Task instructions. Where the lines below hold images, skip those and copy every word exactly.

Supplied records.
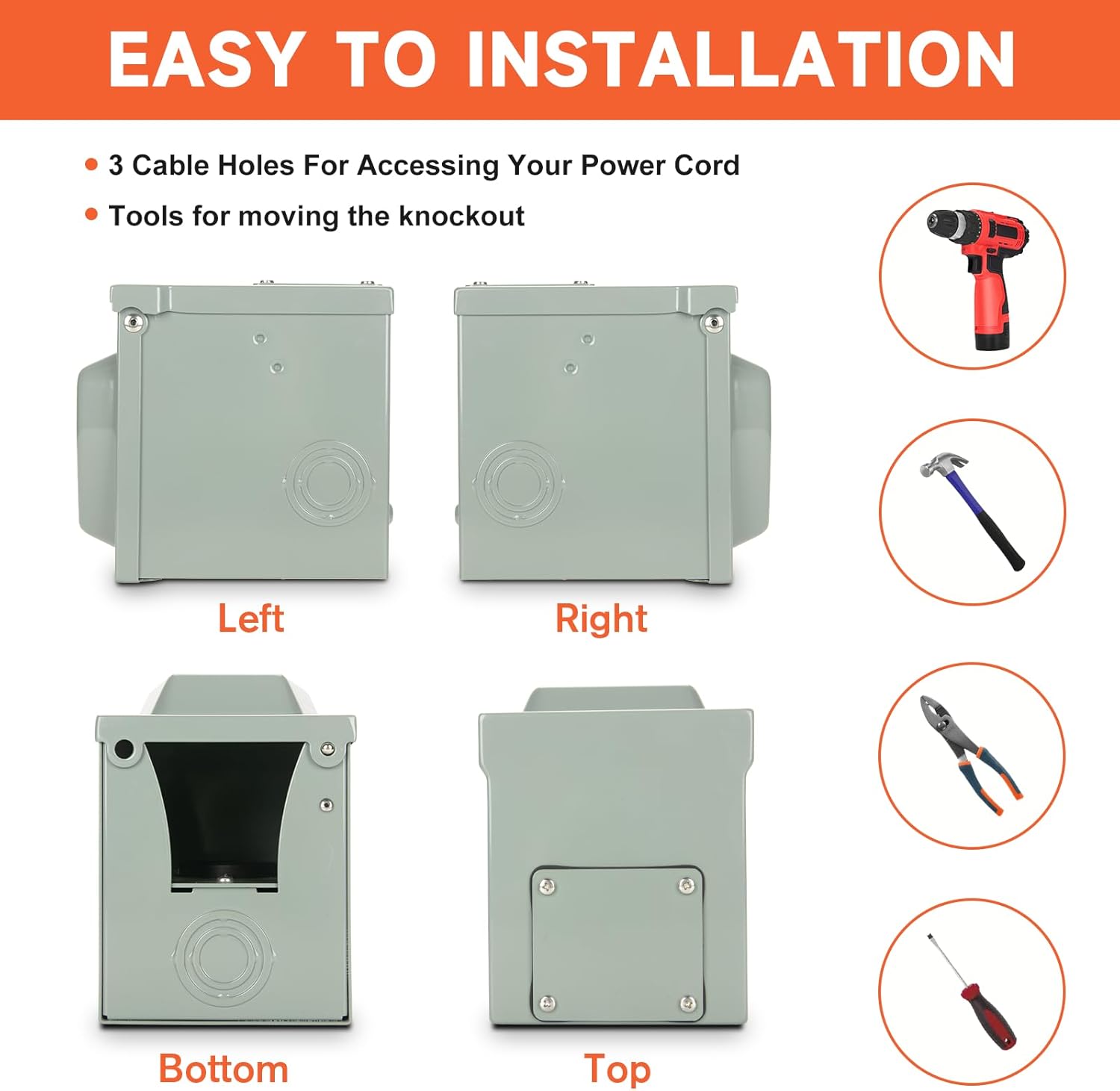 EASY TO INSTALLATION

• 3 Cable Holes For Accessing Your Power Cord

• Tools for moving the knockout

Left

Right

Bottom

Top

Exercise response.
 EASY TO INSTALLATION

• 3 Cable Holes For Accessing Your Power Cord

• Tools for moving the knockout

Left

Right

Bottom

Top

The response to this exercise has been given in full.